Saturday, July 11, 2009

WL Exclusionism Wrecks Own Meeting (1977)

Workers Vanguard No. 147 (4 March 1977)

WL Exclusionism Wrecks Own Meeting

TORONTO – The tiny local branch of the Workers League (WL), reinforced by a goon squad of its cronies from Detroit, forcibly prevented members of the Trotskyist League of Canada (TL) from attending a so-called “public” WL, meeting February 19 at the University of Toronto. Although a showing of the film “Trotsky: His Life and Work” was the drawing card for the meeting, its real purpose was revealed once the WL had corralled about 40 people inside. It was simply a forum to continue the vicious slander campaign of the Healyite International Committee (IC) against United Secretariat (USec) leaders George Novack and Joseph Hansen.

As usual, the Workers League was concerned above all with spreading its lies without having to face exposure by supporters of the international Spartacist tendency. At the entrance to the meeting a WL goon announced, “Everyone is welcome who is not a member of the Trotskyist League.”

To protest this Stalinist exclusion, the TL and its supporters initiated a militant picket line, 40-strong, in front of the meeting site. They chanted: “Let the communists in,” “Down with Stalinist exclusionism – For workers democracy,” “On Sadlowski, Miller and Ho Chi Minh – IC and USec are brothers under the skin,” and “Down with the Healyite slander campaign – Reforge the Fourth International.”

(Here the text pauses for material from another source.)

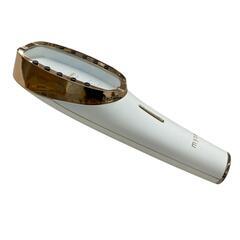 186000 現状品 myse ミーゼ 美品 ヤーマン ミーゼ スカルプリフト 美容家電 箱入り MS-82W  通電確認済み [0000000001718]の画像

Inside the meeting a supporter of the TL demanded to know why the Trotskyist League was excluded and protested this cowardly act as a blatant violation of workers democracy. WL goons immediately rushed him, pushing him out the door. Two others who protested the exclusion were also thrown out. WL honcho Fred Mazelis took the floor, ranting that anyone who disagreed with the exclusion should “go out and join the protest outside,” at which point six more people left.

Mazelis cynically offered to let the TL have one speaker. But later when a TL delegation came to accept this offer, four goons at the door mumbled, “You're too late.” The remaining audience was treated to over an hour of the WL’s crisis-mongering and GPU agent-baiting of Hansen and Novack before the movie. When one person asked when the film would start, Mazelis replied: “If you don't like it you can leave.” At that point ten more people walked out.

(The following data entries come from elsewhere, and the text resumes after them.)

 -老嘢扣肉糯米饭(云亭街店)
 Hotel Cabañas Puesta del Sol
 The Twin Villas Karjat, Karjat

The Workers League’s penchant for slandering and hysterical crisis-mongering is as notorious as its longtime Stalinist exclusion of opponent tendencies from “public” WL forums. Its recent hypocritical appeal against violence in the socialist movement (see “Look Who's Calling Us Comrade,” WV No. 143, 4 February) is belied by its continuing practice of exclusionism.

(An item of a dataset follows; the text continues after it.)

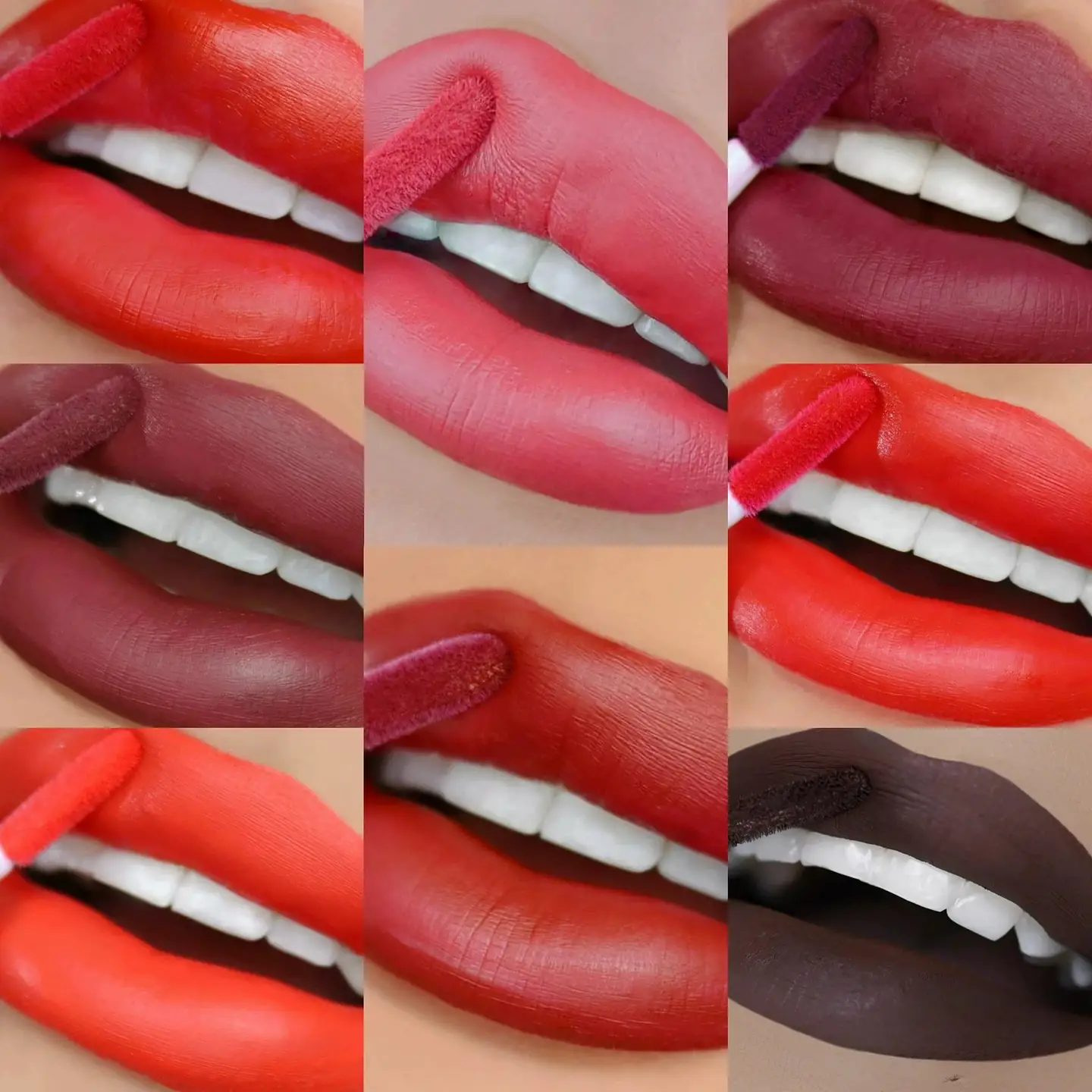 Bold Lip Set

The Workers League fortunately has no impact on the working class. Its capitulation to the right-wing social-democratic New Democratic Party and its chauvinist refusal to recognize Quebec's right to-self-determination are but Canadian adaptations of its appeals to arch-reactionary labor traitors such as Meany and Abel to form a labor party in the U.S. However marginal this group is, its recourse to lies and slander instead of political debate is a poison that must be vigorously combatted, while its exclusion of and thug attacks against opponents on the left are Stalinist provocations that cannot be tolerated in the workers movement.